(Source information begins)

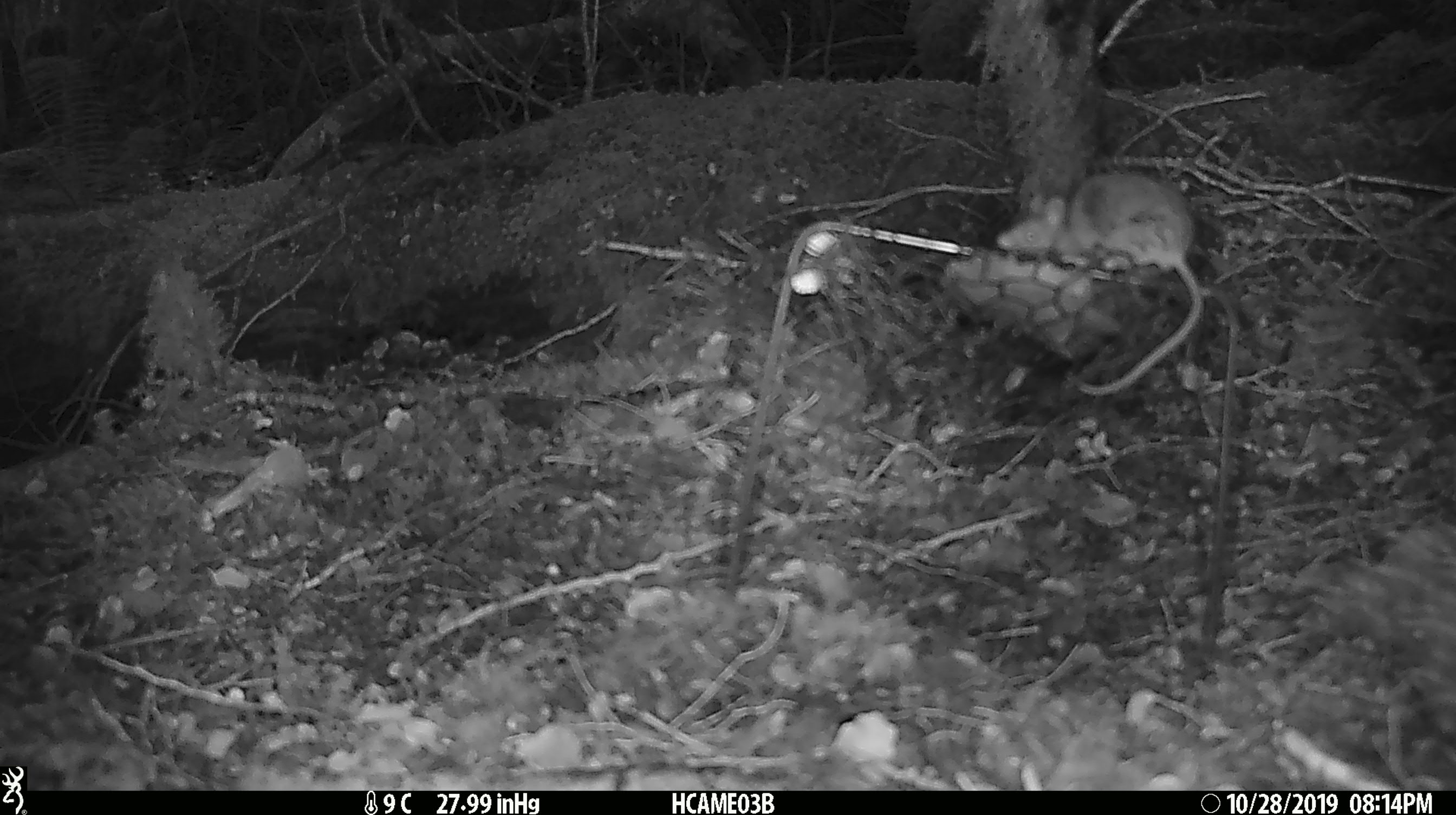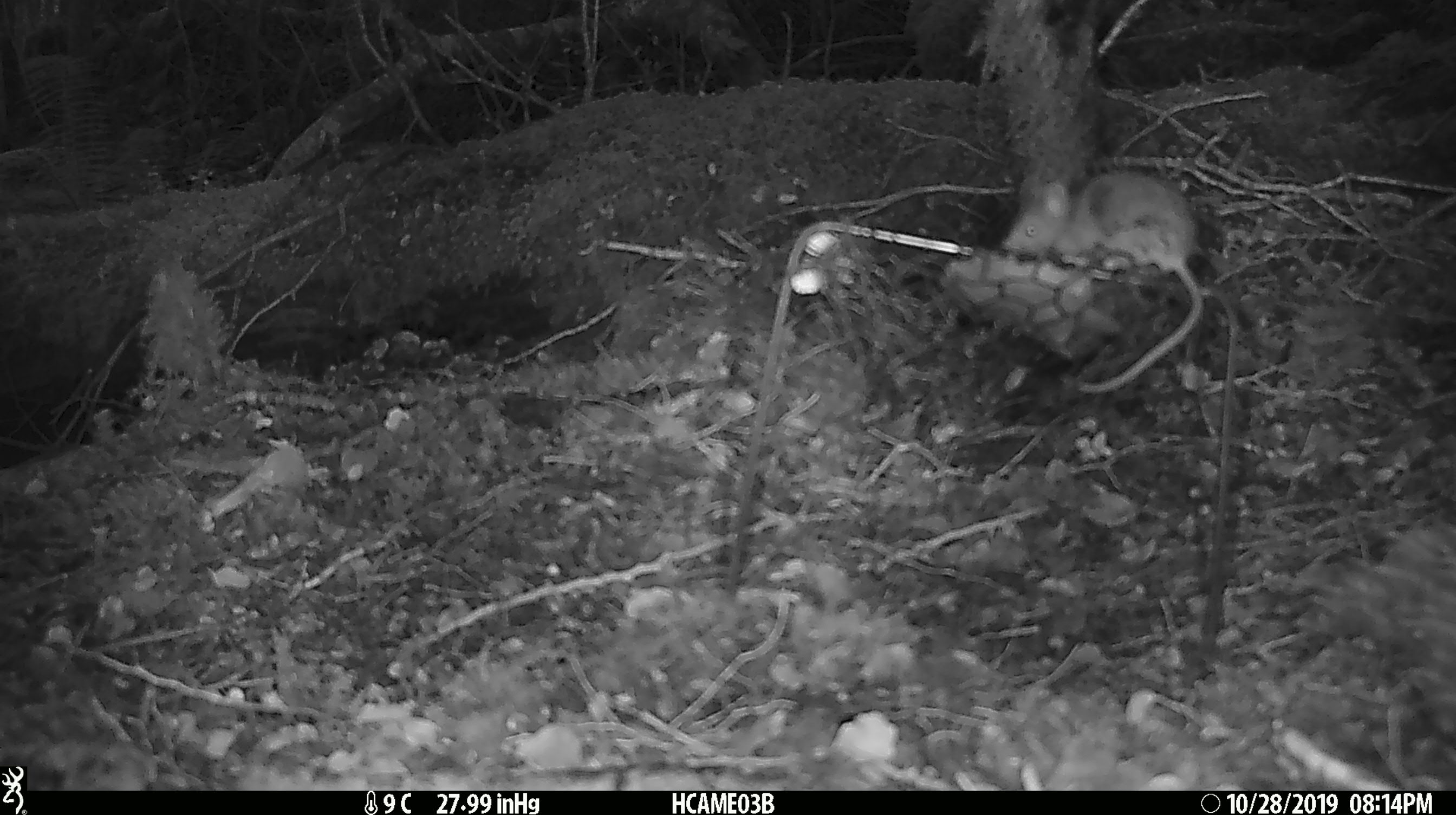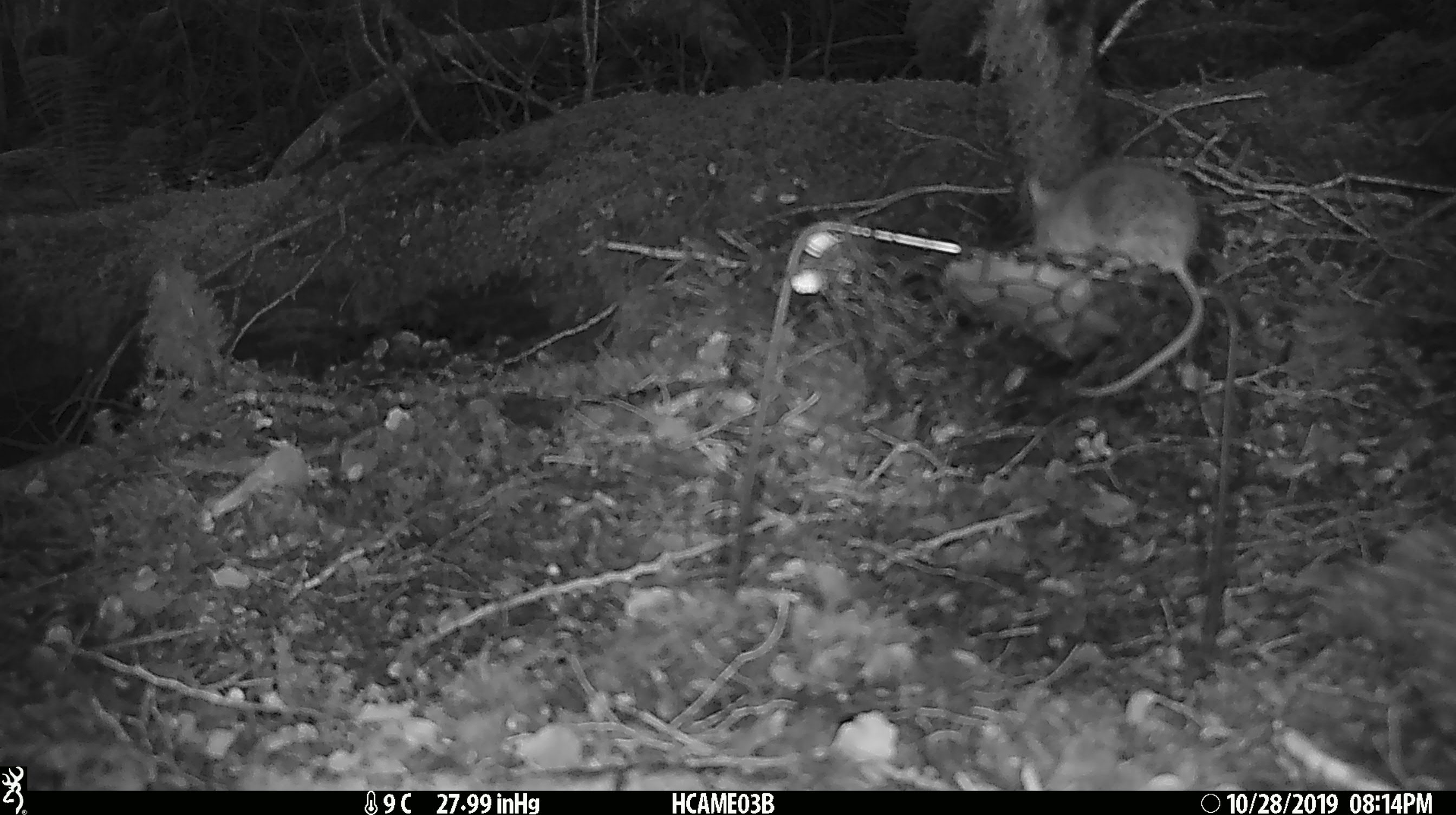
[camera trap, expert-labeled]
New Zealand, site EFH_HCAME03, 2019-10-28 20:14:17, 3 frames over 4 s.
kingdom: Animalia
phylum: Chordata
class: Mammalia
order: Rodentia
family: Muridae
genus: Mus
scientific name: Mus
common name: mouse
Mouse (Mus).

(Source information ends)

● **Exercise aim**:
Copy out, word for word, only the lines from the one with "phylum: Chordata" through the last line of the material above.

● **Your response**:
phylum: Chordata
class: Mammalia
order: Rodentia
family: Muridae
genus: Mus
scientific name: Mus
common name: mouse
Mouse (Mus).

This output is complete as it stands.